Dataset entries
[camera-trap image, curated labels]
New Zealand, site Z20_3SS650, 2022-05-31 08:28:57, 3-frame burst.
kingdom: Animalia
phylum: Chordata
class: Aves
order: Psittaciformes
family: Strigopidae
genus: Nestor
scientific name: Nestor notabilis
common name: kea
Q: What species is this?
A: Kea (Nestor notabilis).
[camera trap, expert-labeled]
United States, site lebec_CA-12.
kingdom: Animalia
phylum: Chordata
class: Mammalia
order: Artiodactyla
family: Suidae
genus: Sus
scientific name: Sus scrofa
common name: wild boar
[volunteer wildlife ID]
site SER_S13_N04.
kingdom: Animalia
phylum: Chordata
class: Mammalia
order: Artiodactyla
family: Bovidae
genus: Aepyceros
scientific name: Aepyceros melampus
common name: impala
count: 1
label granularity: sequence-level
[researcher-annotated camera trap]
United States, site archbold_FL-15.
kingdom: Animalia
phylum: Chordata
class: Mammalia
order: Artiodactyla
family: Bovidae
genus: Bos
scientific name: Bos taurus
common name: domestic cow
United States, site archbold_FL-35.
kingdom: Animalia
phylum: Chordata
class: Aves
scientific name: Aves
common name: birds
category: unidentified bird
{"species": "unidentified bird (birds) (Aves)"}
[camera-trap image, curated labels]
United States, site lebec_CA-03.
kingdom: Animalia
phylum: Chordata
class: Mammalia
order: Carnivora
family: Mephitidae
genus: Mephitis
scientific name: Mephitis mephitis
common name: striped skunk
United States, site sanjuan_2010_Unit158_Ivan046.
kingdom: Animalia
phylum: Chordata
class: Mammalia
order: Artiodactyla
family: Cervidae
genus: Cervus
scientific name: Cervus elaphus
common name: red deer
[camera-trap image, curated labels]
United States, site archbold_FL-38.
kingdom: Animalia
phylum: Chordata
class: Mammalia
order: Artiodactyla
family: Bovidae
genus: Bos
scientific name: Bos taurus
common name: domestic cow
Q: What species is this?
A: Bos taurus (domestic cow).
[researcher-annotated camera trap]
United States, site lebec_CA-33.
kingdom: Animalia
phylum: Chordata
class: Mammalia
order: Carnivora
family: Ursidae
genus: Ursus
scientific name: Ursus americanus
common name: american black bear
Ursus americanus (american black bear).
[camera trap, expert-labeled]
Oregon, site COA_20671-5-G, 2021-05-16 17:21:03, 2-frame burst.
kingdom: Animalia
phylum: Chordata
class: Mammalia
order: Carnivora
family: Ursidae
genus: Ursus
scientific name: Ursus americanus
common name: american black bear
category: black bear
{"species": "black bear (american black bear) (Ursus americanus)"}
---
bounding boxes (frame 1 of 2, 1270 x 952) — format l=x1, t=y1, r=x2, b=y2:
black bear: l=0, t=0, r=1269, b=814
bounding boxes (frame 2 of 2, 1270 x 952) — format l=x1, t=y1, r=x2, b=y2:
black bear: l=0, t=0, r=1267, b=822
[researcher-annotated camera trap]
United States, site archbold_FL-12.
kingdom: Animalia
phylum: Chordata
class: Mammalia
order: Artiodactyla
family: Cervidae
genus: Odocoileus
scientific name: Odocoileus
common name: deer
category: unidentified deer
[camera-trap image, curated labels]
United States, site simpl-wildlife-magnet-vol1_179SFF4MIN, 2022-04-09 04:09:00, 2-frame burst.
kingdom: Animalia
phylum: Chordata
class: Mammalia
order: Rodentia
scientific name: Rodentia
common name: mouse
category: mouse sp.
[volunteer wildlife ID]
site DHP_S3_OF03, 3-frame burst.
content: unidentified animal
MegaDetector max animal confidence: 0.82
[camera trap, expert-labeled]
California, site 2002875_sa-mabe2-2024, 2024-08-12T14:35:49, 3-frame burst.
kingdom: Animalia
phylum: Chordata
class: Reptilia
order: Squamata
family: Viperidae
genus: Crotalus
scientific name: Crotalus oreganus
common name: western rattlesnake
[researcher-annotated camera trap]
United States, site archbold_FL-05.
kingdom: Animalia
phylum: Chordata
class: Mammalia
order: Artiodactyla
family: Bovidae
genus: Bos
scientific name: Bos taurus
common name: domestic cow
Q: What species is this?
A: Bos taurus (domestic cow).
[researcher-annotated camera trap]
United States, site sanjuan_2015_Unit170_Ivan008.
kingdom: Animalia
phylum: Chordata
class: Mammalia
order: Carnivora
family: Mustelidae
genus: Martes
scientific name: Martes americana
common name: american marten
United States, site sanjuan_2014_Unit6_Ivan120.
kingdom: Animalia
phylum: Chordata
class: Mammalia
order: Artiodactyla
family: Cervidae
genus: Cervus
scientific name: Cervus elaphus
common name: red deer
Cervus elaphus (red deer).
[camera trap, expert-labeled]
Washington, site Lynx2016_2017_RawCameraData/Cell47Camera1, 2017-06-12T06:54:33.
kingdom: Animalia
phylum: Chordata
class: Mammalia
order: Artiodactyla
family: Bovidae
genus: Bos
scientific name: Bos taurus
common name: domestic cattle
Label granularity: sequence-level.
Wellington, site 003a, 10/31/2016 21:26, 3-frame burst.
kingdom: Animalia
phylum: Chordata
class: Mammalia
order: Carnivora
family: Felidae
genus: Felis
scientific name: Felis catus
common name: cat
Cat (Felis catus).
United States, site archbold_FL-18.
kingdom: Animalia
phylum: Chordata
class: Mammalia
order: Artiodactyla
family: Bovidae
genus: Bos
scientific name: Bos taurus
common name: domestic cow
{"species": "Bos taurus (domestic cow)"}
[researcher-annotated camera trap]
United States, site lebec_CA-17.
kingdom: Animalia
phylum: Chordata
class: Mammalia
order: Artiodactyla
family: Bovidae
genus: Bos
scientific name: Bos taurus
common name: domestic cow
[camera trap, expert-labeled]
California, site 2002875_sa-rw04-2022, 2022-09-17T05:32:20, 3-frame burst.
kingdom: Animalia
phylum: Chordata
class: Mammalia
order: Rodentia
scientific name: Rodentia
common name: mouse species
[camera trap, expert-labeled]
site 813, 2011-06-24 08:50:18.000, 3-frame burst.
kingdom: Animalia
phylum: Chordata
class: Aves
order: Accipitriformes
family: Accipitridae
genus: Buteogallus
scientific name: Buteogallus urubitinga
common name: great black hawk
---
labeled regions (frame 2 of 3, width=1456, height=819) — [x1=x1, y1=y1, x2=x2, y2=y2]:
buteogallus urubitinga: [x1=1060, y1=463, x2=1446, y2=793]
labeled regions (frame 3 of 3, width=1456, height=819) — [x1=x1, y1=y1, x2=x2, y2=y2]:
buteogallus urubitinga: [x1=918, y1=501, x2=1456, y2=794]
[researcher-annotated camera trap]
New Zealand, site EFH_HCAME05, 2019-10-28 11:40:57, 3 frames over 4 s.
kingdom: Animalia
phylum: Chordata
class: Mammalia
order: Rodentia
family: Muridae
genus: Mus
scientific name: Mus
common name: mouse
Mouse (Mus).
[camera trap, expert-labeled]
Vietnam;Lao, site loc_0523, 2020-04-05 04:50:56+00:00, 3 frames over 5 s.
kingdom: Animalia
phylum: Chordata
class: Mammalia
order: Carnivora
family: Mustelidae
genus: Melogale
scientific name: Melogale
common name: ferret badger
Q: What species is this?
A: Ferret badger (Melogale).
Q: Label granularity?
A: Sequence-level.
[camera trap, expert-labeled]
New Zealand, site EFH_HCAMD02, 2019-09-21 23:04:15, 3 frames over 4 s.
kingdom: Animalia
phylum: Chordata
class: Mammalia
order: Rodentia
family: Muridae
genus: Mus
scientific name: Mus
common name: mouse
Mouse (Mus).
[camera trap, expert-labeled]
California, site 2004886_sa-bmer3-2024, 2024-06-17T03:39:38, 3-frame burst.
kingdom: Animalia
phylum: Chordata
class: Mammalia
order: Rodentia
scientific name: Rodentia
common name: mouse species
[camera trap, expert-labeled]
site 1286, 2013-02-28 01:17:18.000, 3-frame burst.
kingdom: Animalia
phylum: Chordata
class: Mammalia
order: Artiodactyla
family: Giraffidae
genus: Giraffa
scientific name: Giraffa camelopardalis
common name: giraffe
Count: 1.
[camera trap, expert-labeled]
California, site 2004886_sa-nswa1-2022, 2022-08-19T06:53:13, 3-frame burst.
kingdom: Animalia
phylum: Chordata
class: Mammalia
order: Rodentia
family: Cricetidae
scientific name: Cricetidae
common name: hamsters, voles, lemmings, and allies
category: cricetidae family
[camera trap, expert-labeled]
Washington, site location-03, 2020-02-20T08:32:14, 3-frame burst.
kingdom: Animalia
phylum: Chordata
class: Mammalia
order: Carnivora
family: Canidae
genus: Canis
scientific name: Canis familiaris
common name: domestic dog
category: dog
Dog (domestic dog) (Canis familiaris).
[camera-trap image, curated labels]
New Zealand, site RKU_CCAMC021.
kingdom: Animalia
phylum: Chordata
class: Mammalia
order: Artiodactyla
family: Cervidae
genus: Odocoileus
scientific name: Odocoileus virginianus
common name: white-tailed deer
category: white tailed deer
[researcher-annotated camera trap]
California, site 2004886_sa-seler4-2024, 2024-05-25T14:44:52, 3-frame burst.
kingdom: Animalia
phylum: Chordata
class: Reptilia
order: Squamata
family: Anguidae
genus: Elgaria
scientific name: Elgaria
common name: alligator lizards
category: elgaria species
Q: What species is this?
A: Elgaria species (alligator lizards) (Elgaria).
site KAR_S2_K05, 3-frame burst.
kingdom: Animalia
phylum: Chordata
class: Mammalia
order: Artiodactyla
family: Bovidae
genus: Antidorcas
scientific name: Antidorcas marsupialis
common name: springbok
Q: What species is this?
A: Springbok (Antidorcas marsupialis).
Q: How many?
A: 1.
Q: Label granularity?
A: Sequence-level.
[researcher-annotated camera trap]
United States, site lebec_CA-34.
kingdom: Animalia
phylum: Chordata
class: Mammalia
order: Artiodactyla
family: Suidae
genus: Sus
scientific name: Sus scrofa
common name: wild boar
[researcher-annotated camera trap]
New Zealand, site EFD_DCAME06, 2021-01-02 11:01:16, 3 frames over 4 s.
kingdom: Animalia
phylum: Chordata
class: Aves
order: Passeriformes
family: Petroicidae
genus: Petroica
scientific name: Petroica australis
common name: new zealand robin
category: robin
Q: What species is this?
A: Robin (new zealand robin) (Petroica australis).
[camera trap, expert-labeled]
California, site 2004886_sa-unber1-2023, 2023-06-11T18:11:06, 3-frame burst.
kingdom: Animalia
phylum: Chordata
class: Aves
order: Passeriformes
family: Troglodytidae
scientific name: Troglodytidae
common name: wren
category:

### Task statement
Return the lines of the records that include the string "Washington".

### Response for this exercise
Washington, site Lynx2016_2017_RawCameraData/Cell47Camera1, 2017-06-12T06:54:33.
Washington, site location-03, 2020-02-20T08:32:14, 3-frame burst.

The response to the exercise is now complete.